At least for now, Secretary Kerry appears to have a reprieve from any Congressional action that could upset the negotiations during the four months he predicts he will need.
While no new sanctions appear likely in the coming months, countries are still enforcing most existing sanctions against Iran. Following decisions by the General Court of the European Union to annul sanctions against several Iranian entities in July, the EU Council reimposed sanctions against these entities last month. According to the EU, Iranian businessman Babak Zanjani and his company Sorinet Commercial Trust Bankers, along with the Sharif University of Technology “should be included again on the list of persons and entities subject to restrictive measures.” An Iranian Foreign Ministry spokeswoman criticized the sanctions move, saying it “contradicts the purpose of talks and the opposite side’s commitments.”
Sharif University of Technology is a major Iranian university that cooperates with the Iranian government in military-related work, particularly ballistic missile production and procurement.
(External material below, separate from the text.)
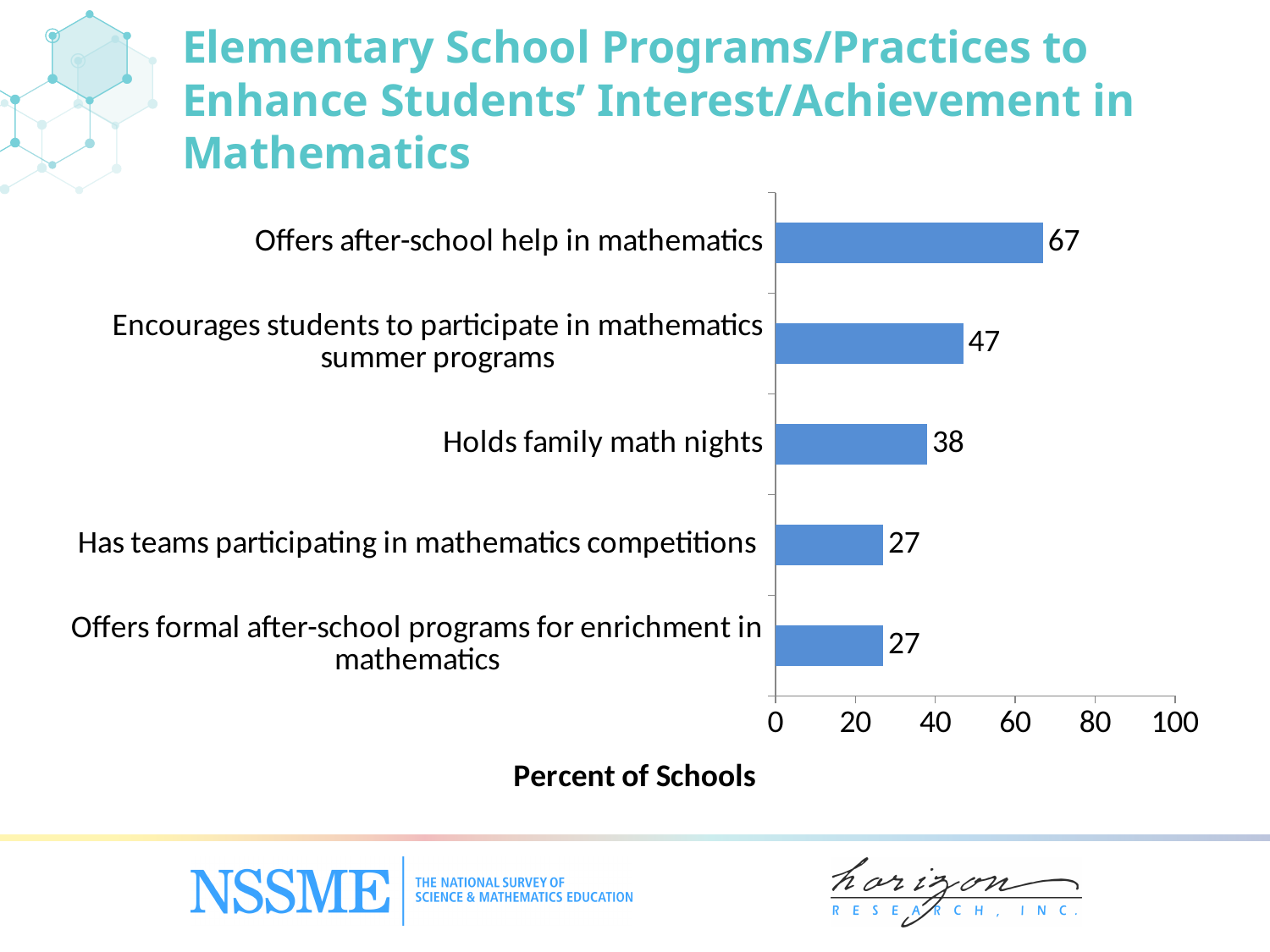
What kind of chart is shown on the slide? Bar chart How many programs/practices are shown in the chart? 5 Is the value for offering formal after-school programs for enrichment in mathematics greater or less than 40? less What is the label of the horizontal axis? Percent of Schools What percent of schools have teams participating in mathematics competitions? 27 What percent of schools encourage students to participate in mathematics summer programs? 47 What is the difference in percent of schools between offering after-school help in mathematics and holding family math nights? 29 What percent of schools offer after-school help in mathematics? 67 Which program/practice has the highest percent of schools? Offers after-school help in mathematics What percent of schools hold family math nights? 38 Which is larger: the percent of schools that hold family math nights or the percent that encourage students to participate in mathematics summer programs? Encourages students to participate in mathematics summer programs What is the difference in percent of schools between encouraging participation in mathematics summer programs and having teams in mathematics competitions? 20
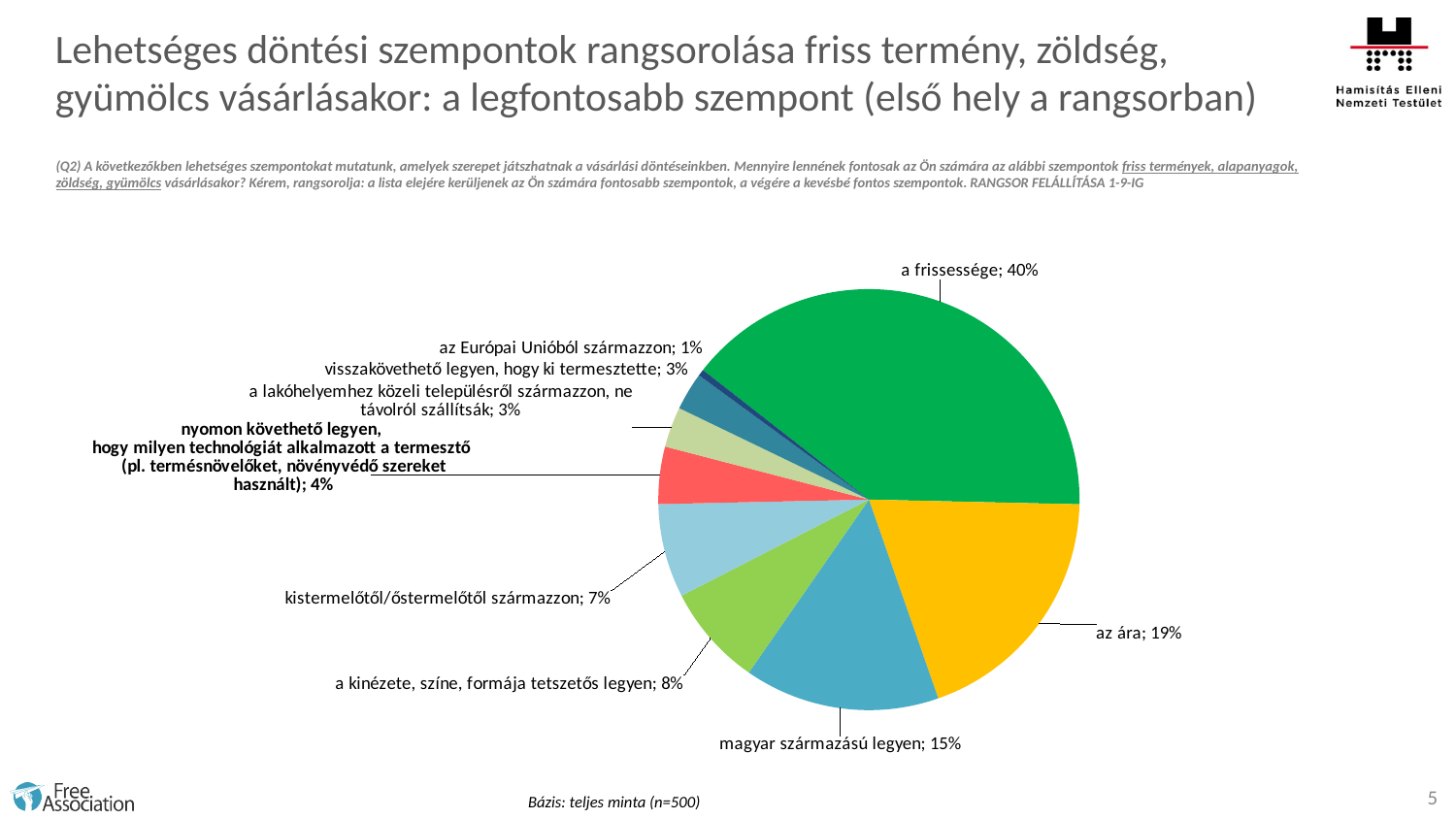
What share of the pie is labelled "a frissessége"? 40% Which category has the largest slice of the pie? a frissessége What is the value for "az ára"? 19% What is the sample size stated at the bottom of the slide? n=500 Which category has the smallest slice of the pie? az Európai Unióból származzon What kind of chart is shown on the slide? pie chart Which is larger: the share for "a kinézete, színe, formája tetszetős legyen" or for "kistermelőtől/őstermelőtől származzon"? a kinézete, színe, formája tetszetős legyen What is the value for "kistermelőtől/őstermelőtől származzon"? 7% What is the value for "magyar származású legyen"? 15% What is the difference between the shares for "a frissessége" and "az ára"? 21% What is the value for "az Európai Unióból származzon"? 1% How many slices does the pie chart have? 9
According to the EU, the university has agreements with key entities involved in Iran’s ballistic missile program, including the Ministry of Defense, the Aerospace Industries Organization (AIO) and the Islamic Revolutionary Guard Corps (IRGC). Several university labs have been sanctioned by the United States because of their involvement in proliferation (including Value-Added Services Laboratory, Advanced Information and Communication Technology Center, and Digital Media Lab), however the entire university is not on the U.S. blacklist.
Mr. Zanjani and Sorinet were sanctioned for financing transactions in Iranian crude oil on behalf of Iran’s Ministry of Petroleum, and for helping the Central Bank of Iran and the National Iranian Oil Company (NIOC) to evade EU sanctions. According to the EU, Mr. Zanjani has also provided “essential services” to the Islamic Revolutionary Guard Corps (IRGC). Both Mr. Zanjani and Sorinet were added to the U.S. blacklist in April 2013.